Records provided:
----------------------------------------
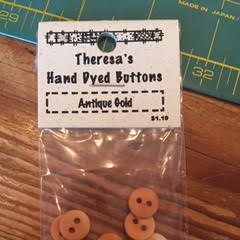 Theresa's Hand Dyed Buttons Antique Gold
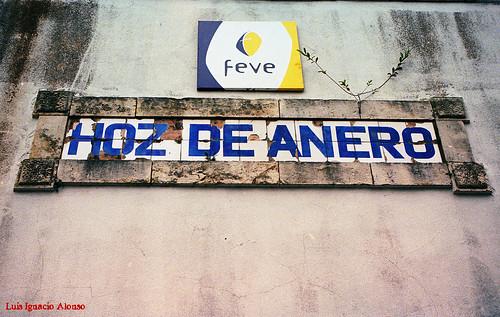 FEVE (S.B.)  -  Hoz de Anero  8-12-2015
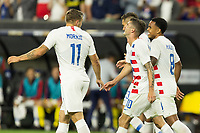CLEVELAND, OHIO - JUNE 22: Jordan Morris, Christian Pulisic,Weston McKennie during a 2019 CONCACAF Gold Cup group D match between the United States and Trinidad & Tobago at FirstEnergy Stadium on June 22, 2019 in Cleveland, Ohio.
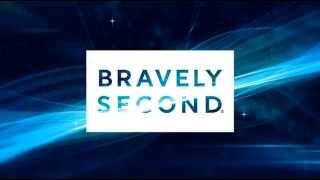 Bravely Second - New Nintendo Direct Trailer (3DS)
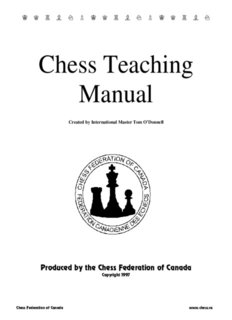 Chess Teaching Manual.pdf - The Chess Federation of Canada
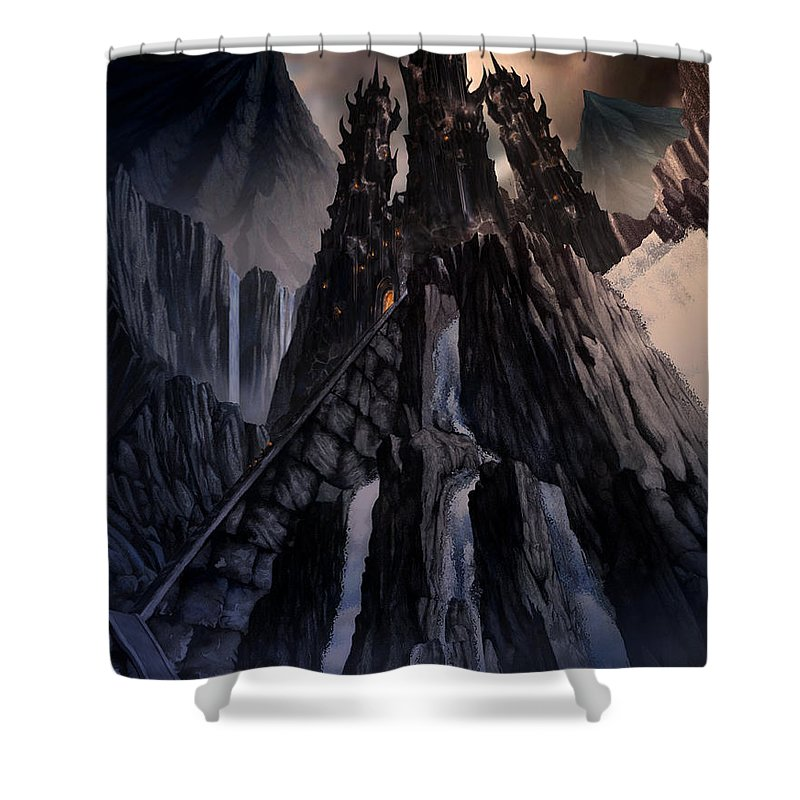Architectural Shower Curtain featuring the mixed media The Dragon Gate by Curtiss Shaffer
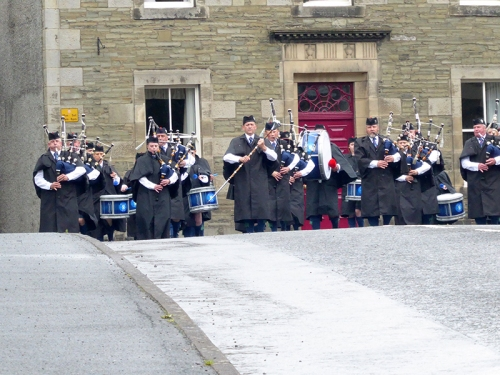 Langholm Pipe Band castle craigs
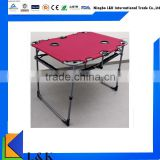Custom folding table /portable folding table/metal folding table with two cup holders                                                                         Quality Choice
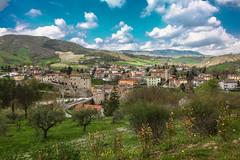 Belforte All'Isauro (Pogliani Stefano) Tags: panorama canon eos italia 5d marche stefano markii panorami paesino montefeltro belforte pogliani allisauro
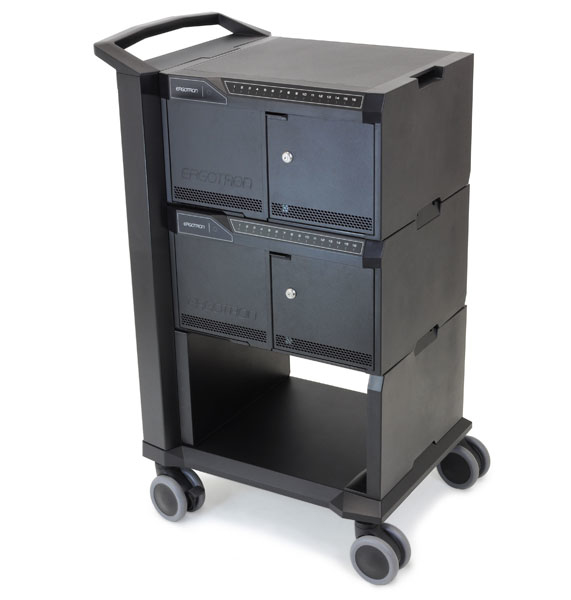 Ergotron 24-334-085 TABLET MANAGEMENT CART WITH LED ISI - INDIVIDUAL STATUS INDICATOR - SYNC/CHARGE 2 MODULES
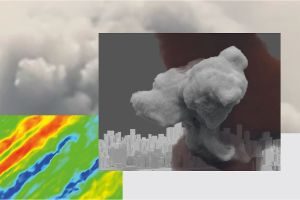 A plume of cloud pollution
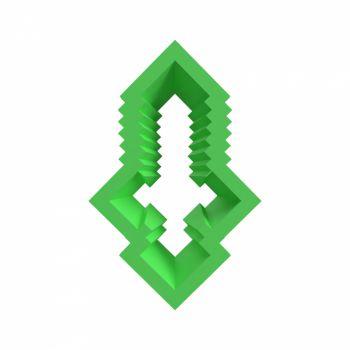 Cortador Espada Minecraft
----------------------------------------
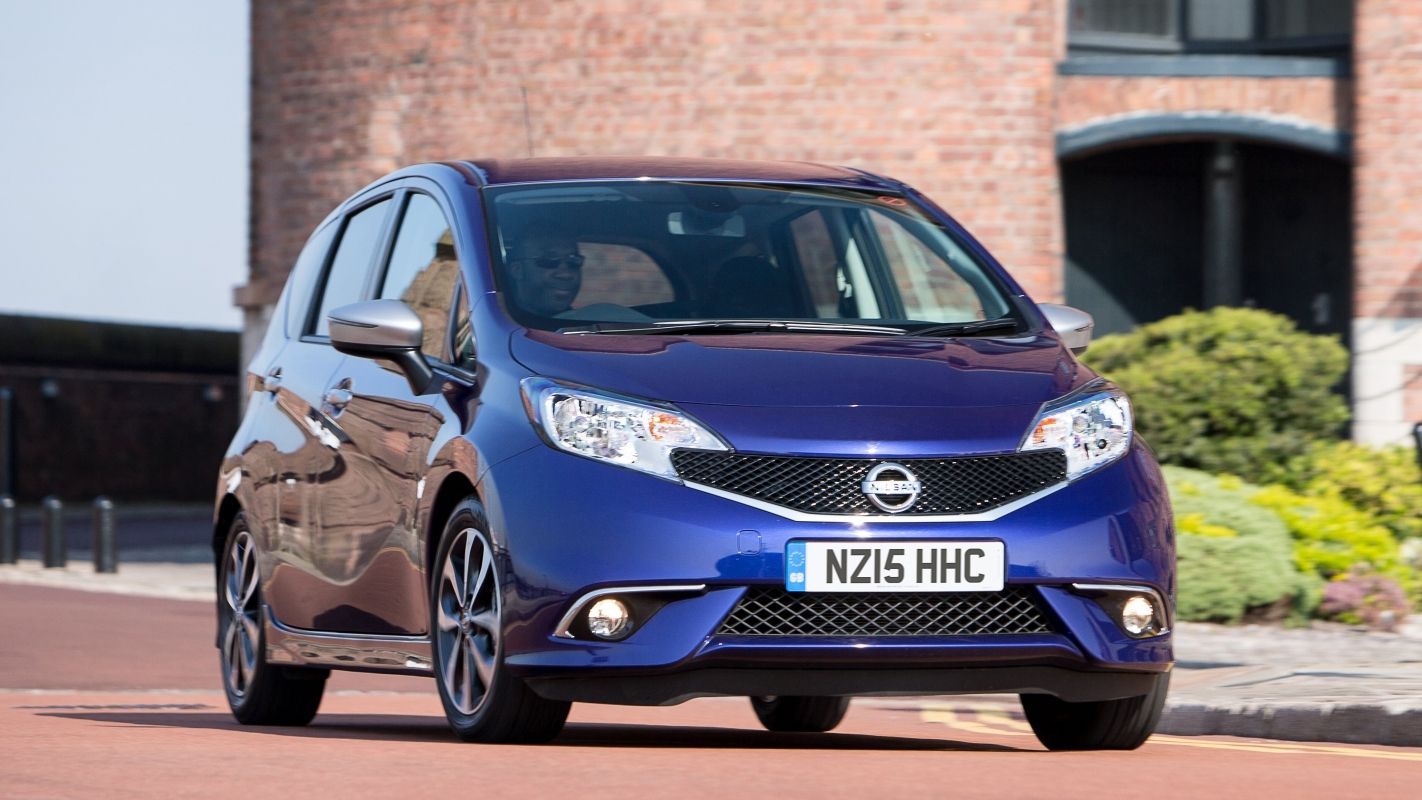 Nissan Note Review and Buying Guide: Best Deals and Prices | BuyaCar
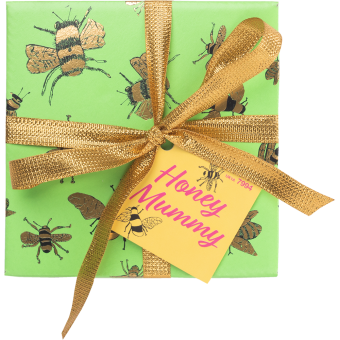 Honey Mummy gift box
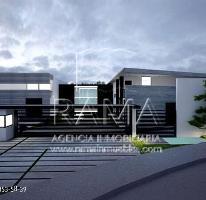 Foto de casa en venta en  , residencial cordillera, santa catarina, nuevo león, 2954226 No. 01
----------------------------------------
Exercise: In the entries above, find the line that contains "Ergotron 24-334-085 TABLET" and the line that contains "Cortador Espada Minecraft". Reproduce exactly those two lines and every line between them, but not the pictures.

Written answer:
 Ergotron 24-334-085 TABLET MANAGEMENT CART WITH LED ISI - INDIVIDUAL STATUS INDICATOR - SYNC/CHARGE 2 MODULES
 A plume of cloud pollution
 Cortador Espada Minecraft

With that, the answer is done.